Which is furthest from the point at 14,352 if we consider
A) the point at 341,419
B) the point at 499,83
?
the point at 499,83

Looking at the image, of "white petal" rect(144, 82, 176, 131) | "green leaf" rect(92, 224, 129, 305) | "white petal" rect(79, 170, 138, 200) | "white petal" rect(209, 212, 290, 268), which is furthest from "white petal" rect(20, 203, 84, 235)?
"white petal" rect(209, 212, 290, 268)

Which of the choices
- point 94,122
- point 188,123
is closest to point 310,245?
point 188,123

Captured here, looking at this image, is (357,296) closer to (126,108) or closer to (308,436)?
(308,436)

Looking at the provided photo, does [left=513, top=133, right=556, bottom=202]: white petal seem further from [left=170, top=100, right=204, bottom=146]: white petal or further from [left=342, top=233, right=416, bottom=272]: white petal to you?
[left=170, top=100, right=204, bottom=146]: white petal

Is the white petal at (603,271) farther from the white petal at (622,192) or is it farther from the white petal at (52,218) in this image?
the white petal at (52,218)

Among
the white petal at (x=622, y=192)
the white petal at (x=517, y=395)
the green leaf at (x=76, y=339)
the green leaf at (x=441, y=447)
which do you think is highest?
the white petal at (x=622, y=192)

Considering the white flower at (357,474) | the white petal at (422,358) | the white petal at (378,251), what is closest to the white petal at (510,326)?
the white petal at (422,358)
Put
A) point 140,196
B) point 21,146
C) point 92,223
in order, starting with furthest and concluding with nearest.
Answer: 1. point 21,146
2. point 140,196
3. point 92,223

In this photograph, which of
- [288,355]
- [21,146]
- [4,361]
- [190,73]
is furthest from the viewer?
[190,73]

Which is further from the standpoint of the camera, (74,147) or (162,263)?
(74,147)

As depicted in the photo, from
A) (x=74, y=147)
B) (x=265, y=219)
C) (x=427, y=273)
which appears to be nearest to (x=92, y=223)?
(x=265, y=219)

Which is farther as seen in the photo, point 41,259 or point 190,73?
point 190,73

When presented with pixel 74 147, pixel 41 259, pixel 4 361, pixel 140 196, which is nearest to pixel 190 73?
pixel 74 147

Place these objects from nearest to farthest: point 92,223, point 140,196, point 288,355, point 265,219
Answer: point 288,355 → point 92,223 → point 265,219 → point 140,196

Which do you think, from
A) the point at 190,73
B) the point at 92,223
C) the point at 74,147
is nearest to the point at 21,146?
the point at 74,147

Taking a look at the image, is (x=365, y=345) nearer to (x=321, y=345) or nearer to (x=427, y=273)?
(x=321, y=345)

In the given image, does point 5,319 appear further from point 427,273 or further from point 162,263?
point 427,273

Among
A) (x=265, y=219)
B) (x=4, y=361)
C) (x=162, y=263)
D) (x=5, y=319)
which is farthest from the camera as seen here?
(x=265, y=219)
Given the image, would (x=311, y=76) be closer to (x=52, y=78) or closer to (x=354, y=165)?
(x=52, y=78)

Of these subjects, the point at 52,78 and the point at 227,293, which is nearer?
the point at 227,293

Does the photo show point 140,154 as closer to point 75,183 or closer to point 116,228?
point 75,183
※
What this task involves: Edit the listing above so that every "furthest" becomes "farthest", and leave everything else unchanged.

Complete response:
Which is farthest from the point at 14,352 if we consider
A) the point at 341,419
B) the point at 499,83
?
the point at 499,83

Looking at the image, of "white petal" rect(144, 82, 176, 131) | "green leaf" rect(92, 224, 129, 305) | "white petal" rect(79, 170, 138, 200) | "white petal" rect(209, 212, 290, 268), which is farthest from "white petal" rect(20, 203, 84, 235)?
"white petal" rect(209, 212, 290, 268)

Which of the choices
- point 94,122
- point 188,123
is closest to point 310,245?
point 188,123

Captured here, looking at this image, is (357,296) closer to (126,108) or closer to (308,436)?
(308,436)

Looking at the provided photo, does [left=513, top=133, right=556, bottom=202]: white petal seem further from [left=170, top=100, right=204, bottom=146]: white petal or further from [left=342, top=233, right=416, bottom=272]: white petal to you?
[left=170, top=100, right=204, bottom=146]: white petal

Is the white petal at (603,271) farther from the white petal at (622,192) or is it farther from the white petal at (52,218) in this image?
the white petal at (52,218)

Among
the white petal at (x=622, y=192)
the white petal at (x=517, y=395)
the green leaf at (x=76, y=339)
the green leaf at (x=441, y=447)
which do you think is highest?
the white petal at (x=622, y=192)

Considering the white flower at (357,474) | the white petal at (422,358) | the white petal at (378,251), what is closest to the white petal at (510,326)?
the white petal at (422,358)
Put
A) point 140,196
B) point 21,146
C) point 92,223
in order, starting with farthest and concluding with nearest.
Answer: 1. point 21,146
2. point 140,196
3. point 92,223

In this photograph, which of
- [288,355]
- [21,146]
- [4,361]
- [190,73]
is farthest from the viewer?
[190,73]

Which is further from the standpoint of the camera, (74,147) or (162,263)?
(74,147)

As depicted in the photo, from
A) (x=74, y=147)
B) (x=265, y=219)
C) (x=427, y=273)
which appears to be nearest to (x=92, y=223)?
(x=265, y=219)

Which is farther as seen in the photo, point 41,259 or point 190,73?
point 190,73

When presented with pixel 74 147, pixel 41 259, pixel 4 361, pixel 140 196, which is nearest to pixel 190 73?
pixel 74 147

Place these objects from nearest to farthest: point 92,223, point 140,196, point 288,355, point 265,219
Answer: point 288,355 → point 92,223 → point 265,219 → point 140,196

Which do you think, from
A) the point at 190,73
B) the point at 92,223
C) the point at 74,147
is nearest to the point at 21,146?
the point at 74,147

Taking a look at the image, is (x=365, y=345) nearer to (x=321, y=345) or nearer to (x=427, y=273)?
(x=321, y=345)

In the given image, does point 5,319 appear further from point 427,273 or further from point 162,263?
point 427,273

Among
A) (x=265, y=219)
B) (x=4, y=361)
C) (x=162, y=263)
D) (x=5, y=319)
which is farthest from the camera as seen here?
(x=265, y=219)
Given the image, would (x=311, y=76) be closer to (x=52, y=78) or closer to (x=354, y=165)?
(x=52, y=78)

Of these subjects, the point at 52,78 and the point at 227,293, which is nearer?
the point at 227,293

Does the photo show point 140,154 as closer to point 75,183 or closer to point 116,228?
point 75,183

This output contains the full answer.